April 15: It’s the day we’ve all been procrastinating for.

But if you’re looking for a way to avoid thinking about your own taxes for a little longer, then take a look at this article referenced by Brookings earlier this month about a successful regional tax base sharing program in Minnesota.

While we realize that reading up on regional tax base policy isn’t for everyone, the example of Minneapolis-St.Paul actually proves, at least, that regional tax base policy can work for everyone.

Leave it to the region that also busted the myth about northern city biking…

As the authors state:

Created by the Minnesota Fiscal Disparities Act of 1971 as an alternative to annexation and consolidation of local governments, the Twin Cities tax-base- sharing program was an attempt to respond to a number of concerns, including increasing property tax rates, tax-base and tax-rate disparities, and inter-jurisdictional competition for
development…
By reducing the need for local governments to “steal” revenue-generating land uses from each other, such policies allow them to engage in more thoughtful and beneficial land-use planning.

One of the lingering challenges for Buffalo-Niagara, and for many regions across the Great Lakes and Northeast, is to reexamine local tax policy that was established before the interdependence of communities within metropolitan regions was as pronounced and magnified as it is today.
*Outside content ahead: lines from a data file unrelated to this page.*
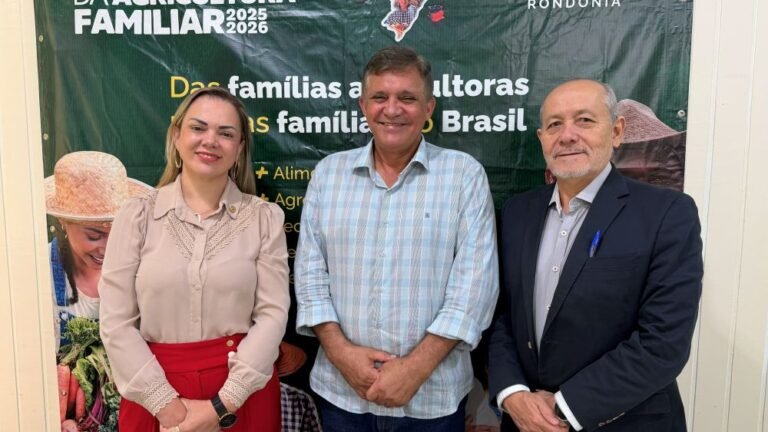 Cláudia de Jesus dialoga com MDA sobre crise do leite em Rondônia 19 Cláudia de Jesus dialoga com MDA sobre crise do leite em Rondônia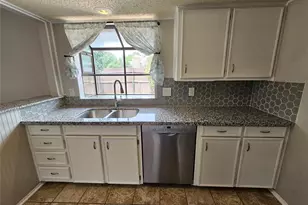 601 Harvest Hill St, Lewisville, TX 75067 - Photo 9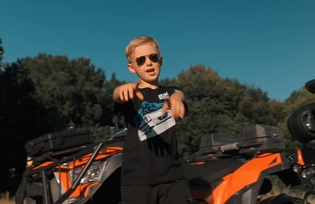 „HATERS GONNA HATE” Bartka BGK podbija internet – ponad pół miliona odsłon w kilka dni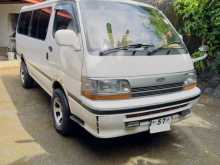 Toyota Dolphin 1991 Van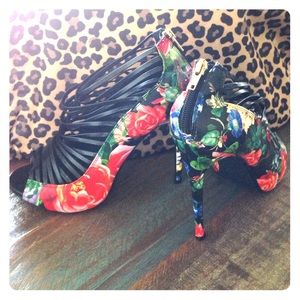 Steve Madden street chic!!❤️💚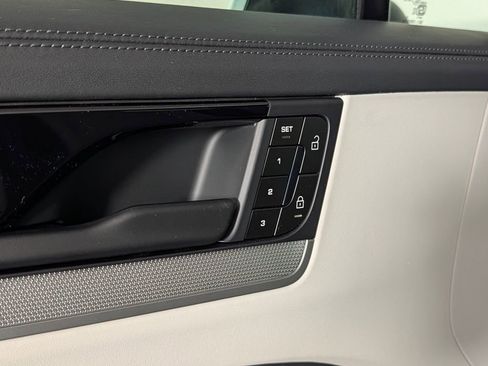 New 2026 Porsche Cayenne image 26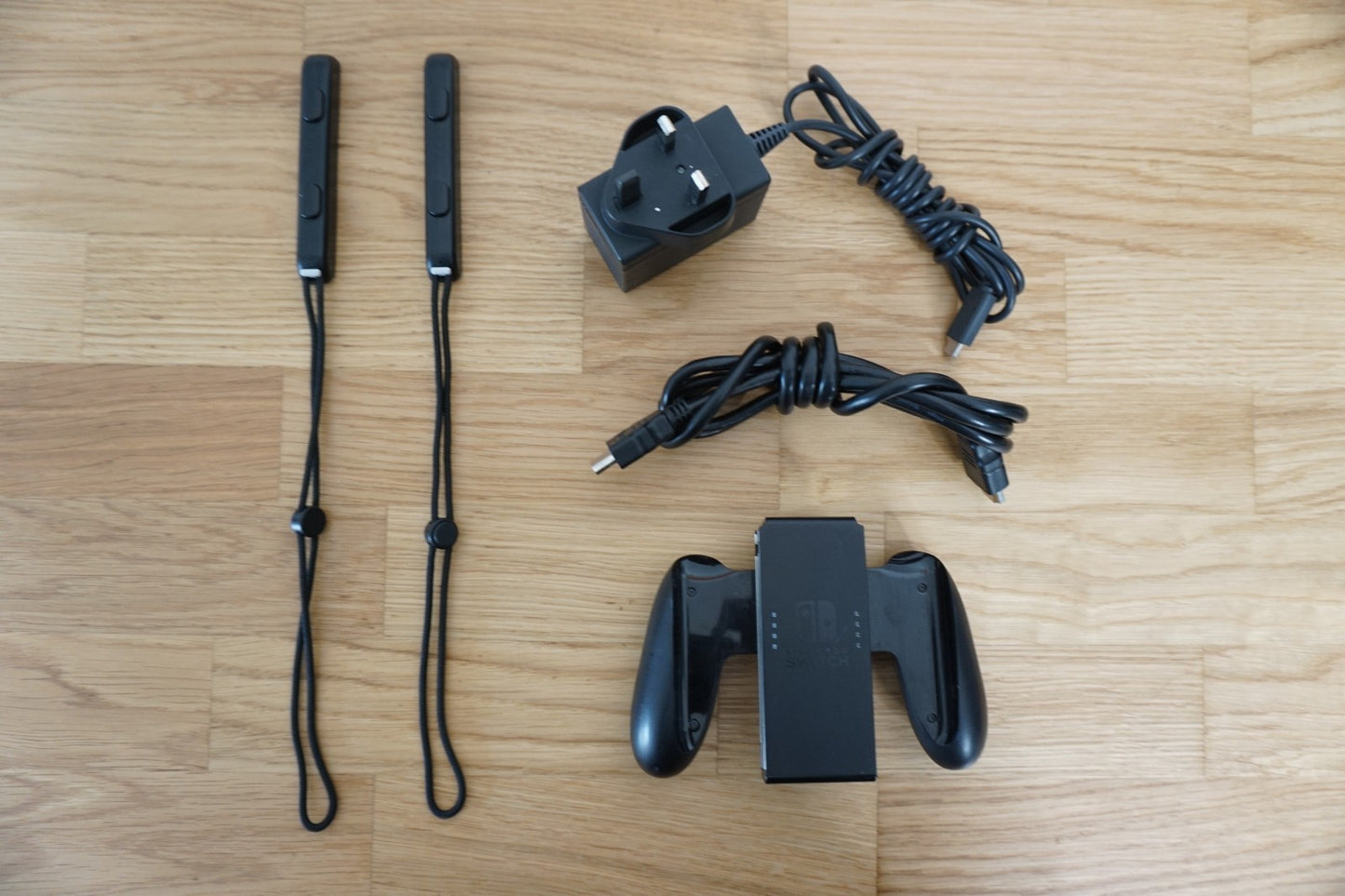 Nintendo Switch Console 32GB | Good Condition | Include all Accessories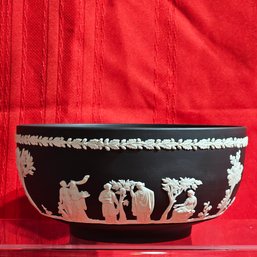 Large Size Wedgwood Jasperware Classical Cameo Black Sacrificial Bowl England #20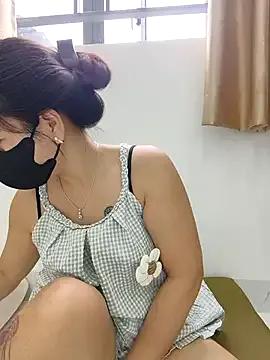 lyna_bl on StripChat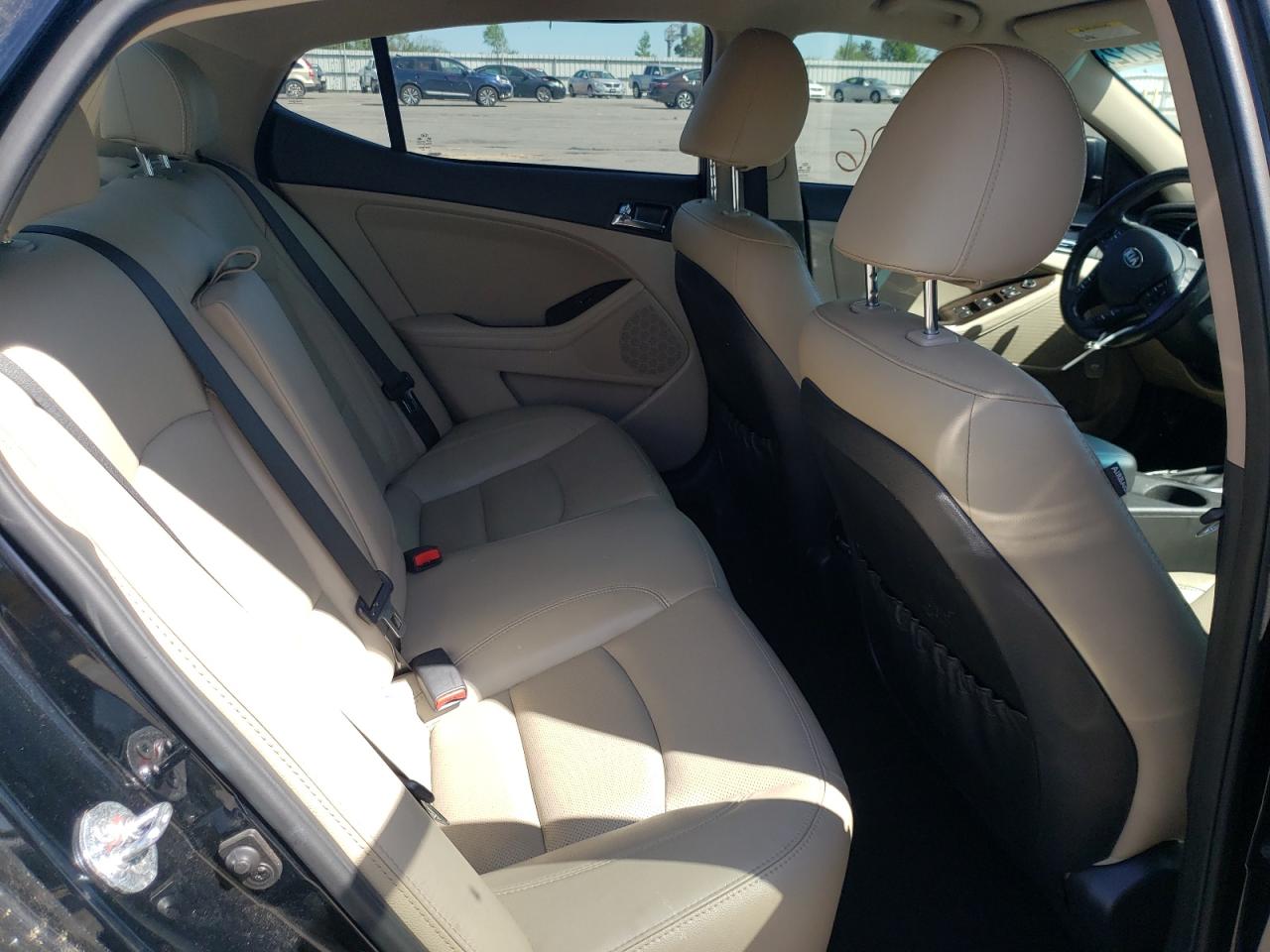 Photo 6 from auction – 2013 KIA OPTIMA EX with VIN 5XXGN4A72DG232705
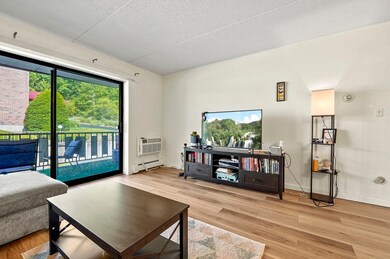 80 N Warren St unit 14, Woburn, MA 01801 - photo 4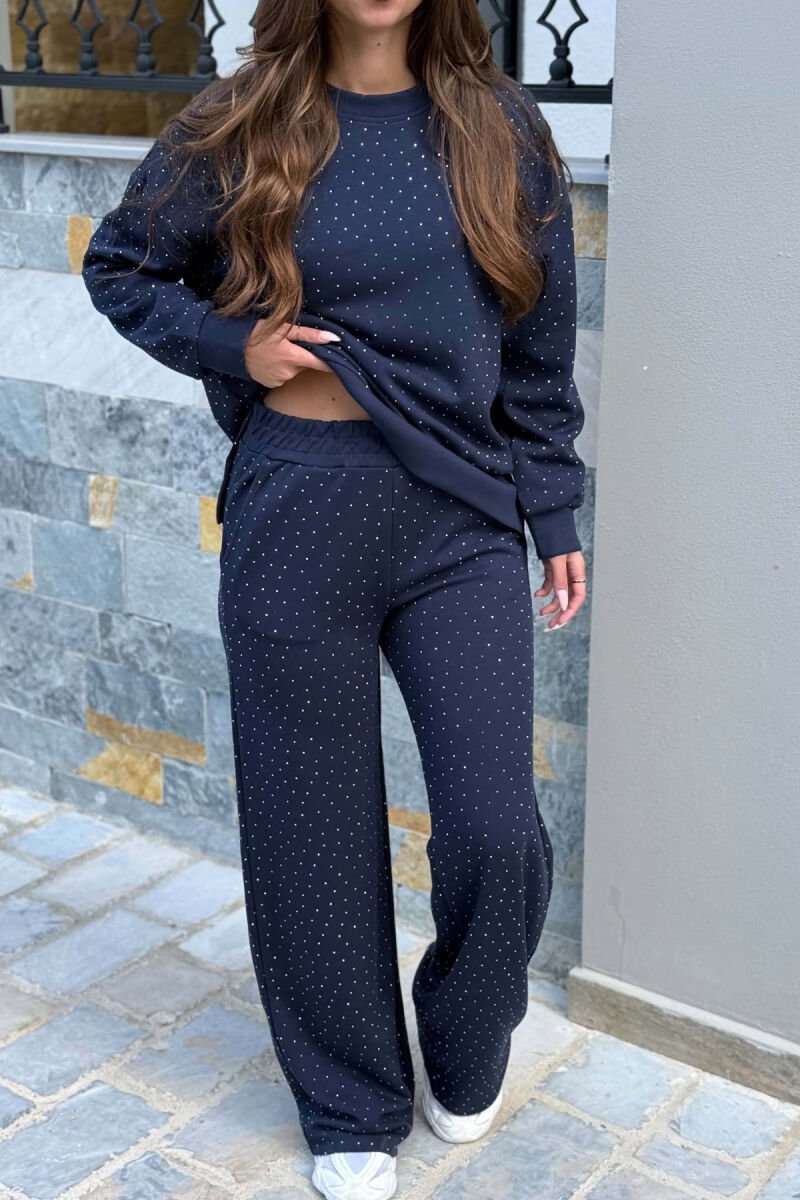 SET NJE NGJYRESH ME DETAJE ME SHKELQIM BLUZE + PANTALLONA PER FEMRA NE NGJYRE BLU - 4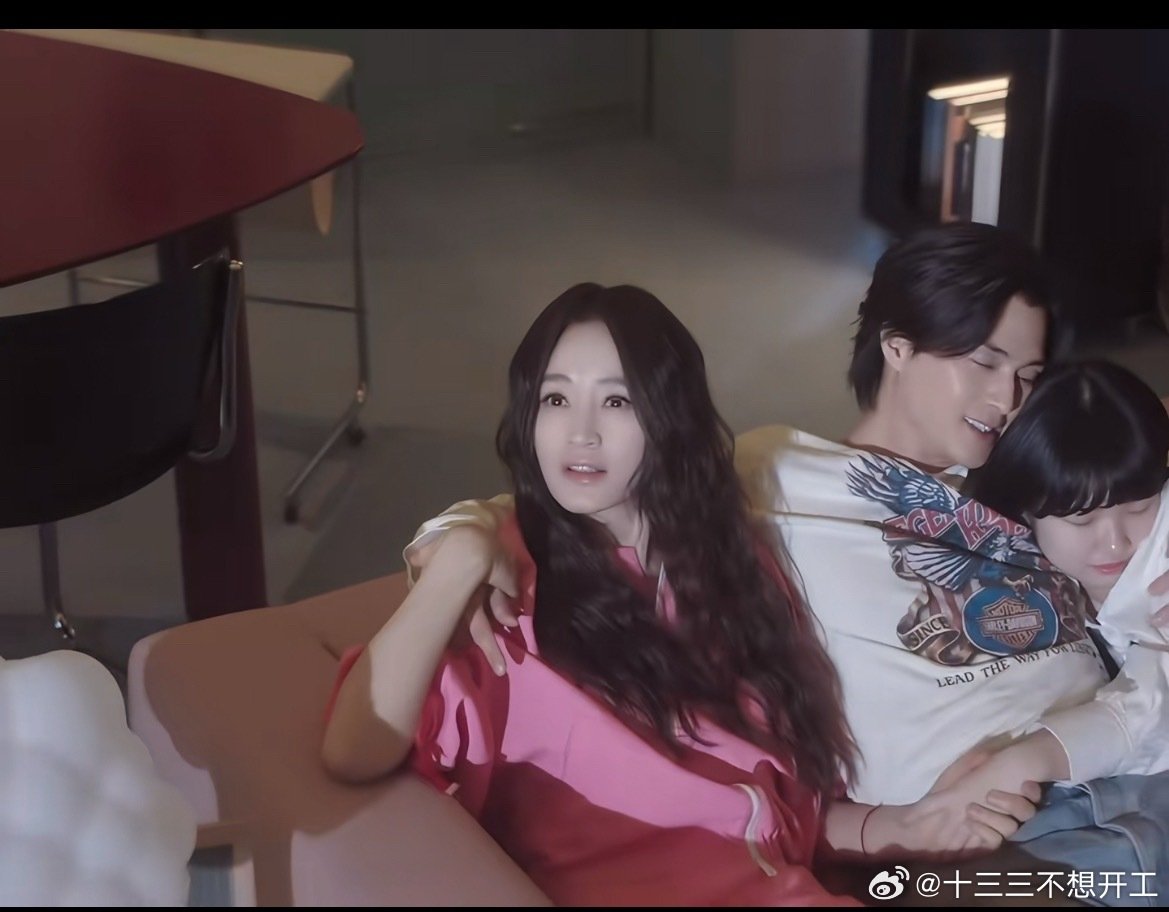 李小冉跟金惠秀好像啊 ​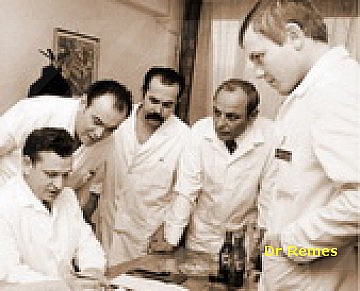 1977. decemberében a moszkvai központi ROB tagjai átveszik a kiválasztott négy magyar űrhajós jelölt egészségügyi dokumentációját a ROVKI tantermében. Balról: a szovjet ROB egy tagja, Dr. Gulyás József orvos őrnagy belgyógyász, Dr. Szekeres László orvos őrnagy szemész, Dr. Kovács Jenő orvos alezredes ROB Elnök és Dr. Remes Péter orvos őrnagy a funkcionális diagnosztika főorvosa
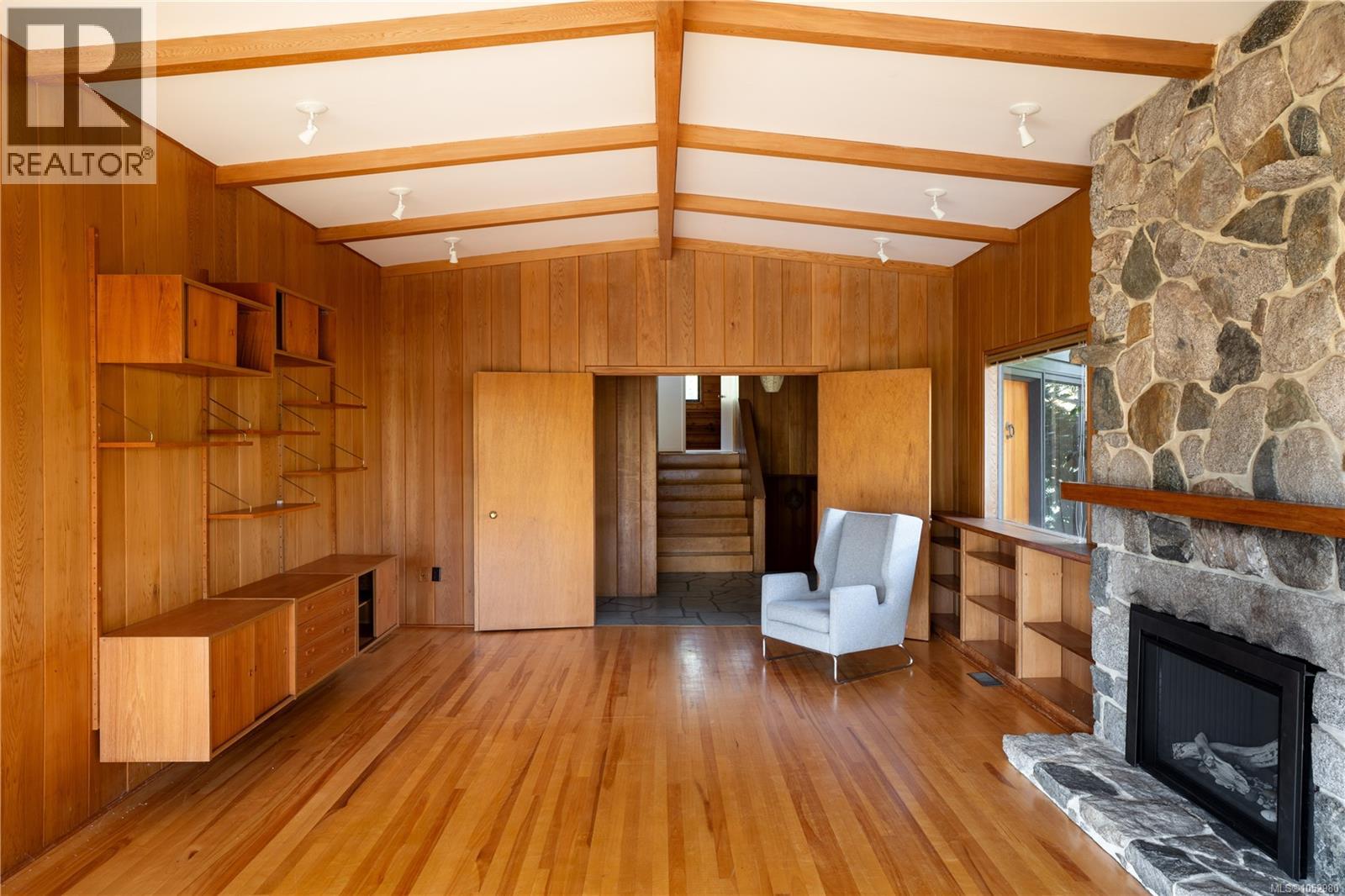 3190 EXETER Rd, Oak Bay - Image 1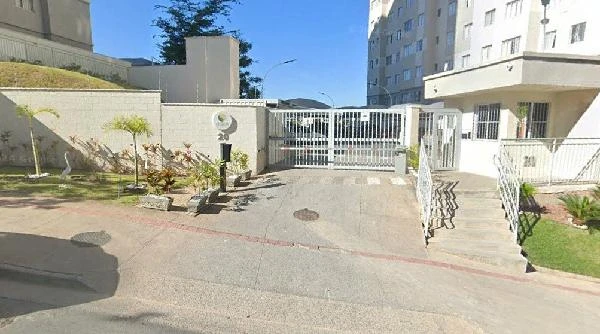 Imagem de entrada de condomínio com portão de acesso e ruas internas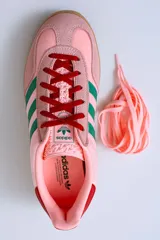 Championes Adidas Gazelle Indoor color rosa con detalles en verde y rojo.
As the Buffalo City Council examines new participatory ways to allocate government revenue, is it also time to take a broader look at the way our municipalities allocate revenue in more cooperative rather than competitive ways?

Minnesota’s experience suggests:
The Act’s ultimate success required a “unique coalition of central-city and suburban legislators” working together to ensure the future economic vitality of the entire state.

Recent regional collaboration, including the unprecedented One Region Forward planning process, combined with shifting and improving economic prospects, may just make the timing right for Buffalo Niagara to do the same.

But on behalf of accountants everywhere, maybe we should at least wait until tomorrow.